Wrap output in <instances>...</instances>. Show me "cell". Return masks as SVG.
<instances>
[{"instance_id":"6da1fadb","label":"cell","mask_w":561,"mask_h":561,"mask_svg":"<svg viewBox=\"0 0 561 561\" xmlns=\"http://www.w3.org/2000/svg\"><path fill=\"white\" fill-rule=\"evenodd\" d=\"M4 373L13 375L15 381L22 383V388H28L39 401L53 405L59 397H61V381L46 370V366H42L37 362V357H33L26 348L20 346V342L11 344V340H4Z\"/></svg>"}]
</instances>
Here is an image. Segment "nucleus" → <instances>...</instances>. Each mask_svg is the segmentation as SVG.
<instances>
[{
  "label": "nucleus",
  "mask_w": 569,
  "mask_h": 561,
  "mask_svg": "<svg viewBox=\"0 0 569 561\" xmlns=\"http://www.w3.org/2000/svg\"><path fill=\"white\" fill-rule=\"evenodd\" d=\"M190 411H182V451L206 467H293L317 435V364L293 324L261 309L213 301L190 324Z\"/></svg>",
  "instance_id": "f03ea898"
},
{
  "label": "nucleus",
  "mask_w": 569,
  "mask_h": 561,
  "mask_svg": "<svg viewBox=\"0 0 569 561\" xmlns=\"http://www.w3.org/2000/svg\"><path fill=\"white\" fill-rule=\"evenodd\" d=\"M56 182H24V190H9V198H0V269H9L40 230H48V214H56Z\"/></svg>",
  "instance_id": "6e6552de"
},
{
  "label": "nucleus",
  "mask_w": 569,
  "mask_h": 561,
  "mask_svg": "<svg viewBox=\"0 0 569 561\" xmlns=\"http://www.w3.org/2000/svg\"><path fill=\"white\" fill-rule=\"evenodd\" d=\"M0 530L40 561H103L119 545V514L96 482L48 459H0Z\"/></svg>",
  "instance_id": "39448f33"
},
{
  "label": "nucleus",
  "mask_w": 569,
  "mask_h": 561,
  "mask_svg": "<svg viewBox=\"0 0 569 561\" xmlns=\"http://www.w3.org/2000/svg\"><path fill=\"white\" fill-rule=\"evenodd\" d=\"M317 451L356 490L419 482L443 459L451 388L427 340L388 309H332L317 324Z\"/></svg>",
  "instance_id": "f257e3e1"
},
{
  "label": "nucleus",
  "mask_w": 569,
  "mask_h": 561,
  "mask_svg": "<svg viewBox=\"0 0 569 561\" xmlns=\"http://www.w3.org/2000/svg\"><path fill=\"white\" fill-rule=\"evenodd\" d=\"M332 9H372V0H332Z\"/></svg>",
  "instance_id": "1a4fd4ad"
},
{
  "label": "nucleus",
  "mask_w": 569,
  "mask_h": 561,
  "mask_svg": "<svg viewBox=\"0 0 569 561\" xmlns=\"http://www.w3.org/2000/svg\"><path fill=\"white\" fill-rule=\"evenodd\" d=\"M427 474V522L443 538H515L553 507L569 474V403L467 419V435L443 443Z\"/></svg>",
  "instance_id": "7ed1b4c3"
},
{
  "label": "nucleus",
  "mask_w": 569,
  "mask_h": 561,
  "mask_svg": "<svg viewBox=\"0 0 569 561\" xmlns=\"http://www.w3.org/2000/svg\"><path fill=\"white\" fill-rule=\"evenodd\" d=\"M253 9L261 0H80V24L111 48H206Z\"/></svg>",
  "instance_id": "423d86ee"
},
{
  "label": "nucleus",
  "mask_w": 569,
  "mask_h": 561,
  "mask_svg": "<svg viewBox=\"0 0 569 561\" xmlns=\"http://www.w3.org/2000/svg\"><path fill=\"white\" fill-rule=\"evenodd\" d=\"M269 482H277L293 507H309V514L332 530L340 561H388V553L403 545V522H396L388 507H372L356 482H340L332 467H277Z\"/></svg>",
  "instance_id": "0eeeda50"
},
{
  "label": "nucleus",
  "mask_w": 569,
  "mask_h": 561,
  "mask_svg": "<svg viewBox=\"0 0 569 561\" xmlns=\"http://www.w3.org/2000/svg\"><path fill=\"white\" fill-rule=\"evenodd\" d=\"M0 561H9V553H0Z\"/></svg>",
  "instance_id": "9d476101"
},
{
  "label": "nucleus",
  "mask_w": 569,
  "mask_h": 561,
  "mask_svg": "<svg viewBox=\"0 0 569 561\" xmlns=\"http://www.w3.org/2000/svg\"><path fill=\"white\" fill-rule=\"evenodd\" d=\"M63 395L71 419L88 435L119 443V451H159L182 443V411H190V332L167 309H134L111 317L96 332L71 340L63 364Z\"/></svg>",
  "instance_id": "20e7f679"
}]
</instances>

→ **THE EXERCISE**:
Convert the rows, from the first line up to and including the line that contains "451L356 490L419 482L443", into a Markdown table with the columns Index and Line, numbering each line in order and skipping blank lines.

→ **FINAL ANSWER**:
| Index | Line |
|---|---|
| 1 | Wrap output in <instances>...</instances>. Show me "cell". Return masks as SVG. |
| 2 | <instances> |
| 3 | [{"instance_id":"6da1fadb","label":"cell","mask_w":561,"mask_h":561,"mask_svg":"<svg viewBox=\"0 0 561 561\" xmlns=\"http://www.w3.org/2000/svg\"><path fill=\"white\" fill-rule=\"evenodd\" d=\"M4 373L13 375L15 381L22 383V388H28L39 401L53 405L59 397H61V381L46 370V366H42L37 362V357H33L26 348L20 346V342L11 344V340H4Z\"/></svg>"}] |
| 4 | </instances> |
| 5 | Here is an image. Segment "nucleus" → <instances>...</instances>. Each mask_svg is the segmentation as SVG. |
| 6 | <instances> |
| 7 | [{ |
| 8 |   "label": "nucleus", |
| 9 |   "mask_w": 569, |
| 10 |   "mask_h": 561, |
| 11 |   "mask_svg": "<svg viewBox=\"0 0 569 561\" xmlns=\"http://www.w3.org/2000/svg\"><path fill=\"white\" fill-rule=\"evenodd\" d=\"M190 411H182V451L206 467H293L317 435V364L293 324L261 309L213 301L190 324Z\"/></svg>", |
| 12 |   "instance_id": "f03ea898" |
| 13 | }, |
| 14 | { |
| 15 |   "label": "nucleus", |
| 16 |   "mask_w": 569, |
| 17 |   "mask_h": 561, |
| 18 |   "mask_svg": "<svg viewBox=\"0 0 569 561\" xmlns=\"http://www.w3.org/2000/svg\"><path fill=\"white\" fill-rule=\"evenodd\" d=\"M56 182H24V190H9V198H0V269H9L40 230H48V214H56Z\"/></svg>", |
| 19 |   "instance_id": "6e6552de" |
| 20 | }, |
| 21 | { |
| 22 |   "label": "nucleus", |
| 23 |   "mask_w": 569, |
| 24 |   "mask_h": 561, |
| 25 |   "mask_svg": "<svg viewBox=\"0 0 569 561\" xmlns=\"http://www.w3.org/2000/svg\"><path fill=\"white\" fill-rule=\"evenodd\" d=\"M0 530L40 561H103L119 545V514L96 482L48 459H0Z\"/></svg>", |
| 26 |   "instance_id": "39448f33" |
| 27 | }, |
| 28 | { |
| 29 |   "label": "nucleus", |
| 30 |   "mask_w": 569, |
| 31 |   "mask_h": 561, |
| 32 |   "mask_svg": "<svg viewBox=\"0 0 569 561\" xmlns=\"http://www.w3.org/2000/svg\"><path fill=\"white\" fill-rule=\"evenodd\" d=\"M317 451L356 490L419 482L443 459L451 388L427 340L388 309H332L317 324Z\"/></svg>", |